このシナリオシナリオ1からの続きです。恐縮ですが、シナリオ1・2・3・4・5・6を読んでいない人は1・2・3・4・5・6から読み始めてください。

○ 火曜日新宿支店支店長室(早朝)

  上原取締役より、関支店長に電話がはいる。
取締役(電話)「君のところの、山崎君、すぐに私のところにつれてきなさい。それに相談があるので、君と山崎君の上司も一緒にくるように」
支店長(電話)「あっ、はい、分かりました。すぐにまいります」
  あわてふためく支店長。関支店長は、水谷課長を電話で呼びつける。あわてて支店長室に入ってくる水谷課長。蒼白になっている支店長
支店長「(ぐちっぽく)えぇ-、実にまずいことになったね。上原取締役に直々によびつけられたよ。いや、じつにまずい」
課長「はあ?」
支店長「(怒鳴る)はあ-じゃないでしょ、倒産の件にきまってるでしょ。何かいい策、考えられない?君ね、君も支店長、直前の人でしょ。対応策はありませんなんて取締役に言える」

課長「(意を決して)支店長、勿論支店長と私の責任は免れません」
支店長「そんなことは言われなくとも自覚してます」
課長「しかし、われわれだけの責任といえるでしょうか」
支店長「なんだ、もったいぶらずに早く言いなさい」
課長「この件は、元はといえば、あの山崎が、マラソンなんかしていたからです。倒産が判明した日も、山崎は青梅マラソンに出ていました。第一の責任は、あの山崎にあります」

支店長「君ね、そんなこといったって、山崎はたんなる担当だよ。それにマラソンといったって休日にしてるんだよ」
課長「支店長、今は、我々の首がかかっています。いままで支店長は何年間、当行のために働いてきたのですか。その間、一度たりとも、自分のために、自由な時間を持ちましたか。ところが、あの山崎は・・・・・その結果がこれです。支店長は山崎と心中するきですか(脅迫する)」

支店長「じゃ、ど、どうすればいい?(気弱く)」
課長「私に案があります。山崎に始末書をださせましょう。山崎から自主的に退職願いを出してくれば最高です。責任の所在がはっきりします」
支店長「そりゃ、ちょっと・・・・・私だっていざとなったら支店長やめるぐらいの気持ちあるんだよ(見栄をはるように)」
課長「(支店長の気持ちをみすかして)それはなりません。当行の将来を考えれば支店長は当行になくてはならない人材です」
  店長はしぶしぶ頷く(ほとんど泣きそう)。
  
○ 新宿支店応接室(午後)

  水谷課長と山崎次郎の二人。水谷課長が山崎に始末書を出すように、盛んに説得している。

課長「いいかね、倒産が発生したとき担当者がいないなんてことある。えっ-、マラソンなんかしていたじゃないか。
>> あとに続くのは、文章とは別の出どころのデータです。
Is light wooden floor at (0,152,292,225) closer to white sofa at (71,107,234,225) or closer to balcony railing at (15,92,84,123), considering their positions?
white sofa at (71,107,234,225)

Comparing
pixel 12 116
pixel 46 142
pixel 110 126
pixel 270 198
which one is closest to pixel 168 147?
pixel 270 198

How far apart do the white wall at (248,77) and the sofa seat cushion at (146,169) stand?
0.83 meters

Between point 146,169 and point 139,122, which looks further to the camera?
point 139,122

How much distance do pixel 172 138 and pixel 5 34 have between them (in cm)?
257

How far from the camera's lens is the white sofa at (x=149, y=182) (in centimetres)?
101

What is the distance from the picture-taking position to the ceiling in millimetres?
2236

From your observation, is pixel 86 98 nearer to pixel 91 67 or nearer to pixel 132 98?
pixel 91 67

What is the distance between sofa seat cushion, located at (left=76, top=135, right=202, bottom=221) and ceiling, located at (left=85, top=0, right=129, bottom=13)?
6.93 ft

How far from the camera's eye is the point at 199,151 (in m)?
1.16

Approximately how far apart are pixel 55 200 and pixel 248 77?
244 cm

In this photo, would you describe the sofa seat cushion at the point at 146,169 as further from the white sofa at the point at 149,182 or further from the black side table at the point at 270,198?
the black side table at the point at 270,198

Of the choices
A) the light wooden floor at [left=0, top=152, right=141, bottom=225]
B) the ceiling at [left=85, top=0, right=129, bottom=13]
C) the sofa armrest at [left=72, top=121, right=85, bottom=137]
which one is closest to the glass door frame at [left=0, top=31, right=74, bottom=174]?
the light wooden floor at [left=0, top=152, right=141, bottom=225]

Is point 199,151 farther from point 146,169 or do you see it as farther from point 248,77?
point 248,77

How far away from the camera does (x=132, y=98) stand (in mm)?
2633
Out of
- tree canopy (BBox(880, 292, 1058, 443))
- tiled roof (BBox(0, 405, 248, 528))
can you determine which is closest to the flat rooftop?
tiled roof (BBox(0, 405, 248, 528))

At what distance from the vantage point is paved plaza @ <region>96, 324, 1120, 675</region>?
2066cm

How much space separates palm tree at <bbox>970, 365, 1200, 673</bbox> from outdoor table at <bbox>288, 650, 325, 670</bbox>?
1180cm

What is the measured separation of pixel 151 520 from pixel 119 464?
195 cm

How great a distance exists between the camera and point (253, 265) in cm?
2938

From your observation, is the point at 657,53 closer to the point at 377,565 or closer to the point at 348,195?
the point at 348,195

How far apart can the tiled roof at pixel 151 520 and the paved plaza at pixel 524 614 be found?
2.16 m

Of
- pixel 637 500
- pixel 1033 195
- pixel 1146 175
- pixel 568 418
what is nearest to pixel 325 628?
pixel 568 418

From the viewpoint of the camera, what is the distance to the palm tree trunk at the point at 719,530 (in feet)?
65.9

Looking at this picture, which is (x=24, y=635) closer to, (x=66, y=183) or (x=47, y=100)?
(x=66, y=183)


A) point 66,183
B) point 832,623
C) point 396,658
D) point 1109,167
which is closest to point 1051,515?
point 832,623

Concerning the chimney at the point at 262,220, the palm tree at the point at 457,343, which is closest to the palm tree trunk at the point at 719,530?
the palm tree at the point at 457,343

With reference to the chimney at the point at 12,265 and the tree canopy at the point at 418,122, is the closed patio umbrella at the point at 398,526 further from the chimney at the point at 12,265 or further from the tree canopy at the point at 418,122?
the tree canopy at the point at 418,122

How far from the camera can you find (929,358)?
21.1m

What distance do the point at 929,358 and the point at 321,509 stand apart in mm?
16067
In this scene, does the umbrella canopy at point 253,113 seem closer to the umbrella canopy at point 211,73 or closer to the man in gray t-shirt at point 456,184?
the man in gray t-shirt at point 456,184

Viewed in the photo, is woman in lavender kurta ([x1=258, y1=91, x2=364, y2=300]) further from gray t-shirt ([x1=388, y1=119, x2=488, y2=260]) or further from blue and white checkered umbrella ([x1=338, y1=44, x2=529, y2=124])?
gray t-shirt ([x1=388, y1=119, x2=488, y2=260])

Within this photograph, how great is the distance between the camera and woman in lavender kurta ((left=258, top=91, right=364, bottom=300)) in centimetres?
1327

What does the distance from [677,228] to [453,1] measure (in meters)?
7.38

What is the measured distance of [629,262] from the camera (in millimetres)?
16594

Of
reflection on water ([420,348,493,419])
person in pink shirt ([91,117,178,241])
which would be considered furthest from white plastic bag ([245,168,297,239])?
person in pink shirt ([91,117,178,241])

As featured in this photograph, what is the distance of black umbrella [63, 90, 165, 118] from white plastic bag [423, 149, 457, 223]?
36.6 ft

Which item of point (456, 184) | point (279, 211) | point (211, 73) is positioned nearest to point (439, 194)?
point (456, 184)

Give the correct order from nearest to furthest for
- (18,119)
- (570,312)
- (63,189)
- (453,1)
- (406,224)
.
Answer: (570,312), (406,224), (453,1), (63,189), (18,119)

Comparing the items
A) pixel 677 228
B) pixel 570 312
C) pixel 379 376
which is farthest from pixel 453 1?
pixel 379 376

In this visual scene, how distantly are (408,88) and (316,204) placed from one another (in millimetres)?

おかげで当行はいくら、損したと思う。5億だよ、5億(だんだん声が大きくなる)。本来はすぐにでも辞表を書く立場なんだ(机をたたく)」

山崎「倒産時、家に居なかったのは、事実ですが、休みでしたし、すべてが私の責任ということは、ないとおもいます」
課長「何を馬鹿なことをいっているんだ(気色ばむ)。すべてお前のせいだ。ひ、昼休み、どうしてる。マラソンして、いないじゃないか。そういうところが責任感がないというんだ。まったく・・・!」

山崎「お言葉ですが、課長にも管理責任があります。第一、K物産に融資拡大策とったのは課長です(声が大きくなる)」
課長「なんだ、なんだ、なんだ。責任を私に転化するのか!始末書ですましてやろうと思ったが、もう、勘弁ならない。す、すぐ退職願いをかきなさい。本来なら首、首! 自主退職は支店長の慈悲だ(完全に冷静さを失う)」
山崎「辞めるつもりはありません(断固として)」
課長「何をいうか!いいか、1日、1日待ってやる。それで辞表、書かなかったらこっちも考えがある」
  山崎と水谷課長のにらみあい。

○ 再び応接室

  今度は、水谷課長は久子を呼びつけ、山崎を説得させようとしている。
課長「斉藤君、最近君は、山崎君と大変仲がいいようだね。はためには犬と猫。どうかんがえても不似合いだね(優しげに)」
久子「それがどうかしました?(平然と)」
課長「いや、いやそれはどうでもいいんだ・・・・・。ところで君は総合職になる希望はないかね。大卒で頭脳明晰、今まで総合職にならなかった方がおかしいね(久子の顔を除きこむ)」
久子「急に私に対する評価が上がったみたいですね(皮肉ぽく)」

課長「いや、いや、私は前から君をたかく評価してたのです。どうです、望んでたんでしょ(じっと目を覗き込む)」
久子「で、私に何をしてほしいのですか」
課長「イヤ、イヤ、これは参りましたね。実は山崎君、今、彼の立場は非常に微妙なんです」
久子「微妙と、いいますと?」
課長「K物産の倒産、知ってますね。彼、倒産時に青梅マラソンにでていたでしょう。私が自宅待機するようにいってあったの、無視して。これ業務命令違反ですよ」

  窓外の新宿御苑を見ている久子
課長「審査部長は、いや激怒しましてね。悪いことに、上原取締役の耳にも入って・・・・支店長は解雇ではあまりに可愛そうなので、なんとか始末書でかたをつけようと・・・・・」
久子「課長が自分で言われたらいかがですか。私が言うことではありません」
課長「勿論しました。彼、でもいこじになって・・・」
久子「とうぜんでしょ」
課長「だから、だから君が必要なのです。彼に潔く始末書を書いて、責任とるようにいってくれませんか、ねっ、頼みます。このとおり」
  水谷課長、おおげさに、手をついて頼む。

○ S喫茶店(同日、夕刻)

  山崎が久子にことの経緯を説明している。外は暗い。

山崎「課長が始末書を書くか、退職しろというんだ・・・・・・」
久子「君、マラソンのしすぎで、頭よくないよ。課長、私を買収しようとしたんだよ。その代わり、君に始末書、書かせろだってさ! どうしてだと思う?」
山崎「・・・・・・」
久子「倒産の前、課長、K物産とゴルフしてたじゃない。投資信託5千万
してもらったと自慢しでしょ。そのあとだよ、5億、無担保で融資したの。課長の責任だよ」
山崎「・・・・・・」
久子「課長、このままでは首さ。だから君に責任転化したい訳さ・・、課長の考えそうなことじゃん・・・・、責任とることないよ」

  沈黙がながれる。外をじっと見ている次郎。雪が降り出している。ようやく口を開く。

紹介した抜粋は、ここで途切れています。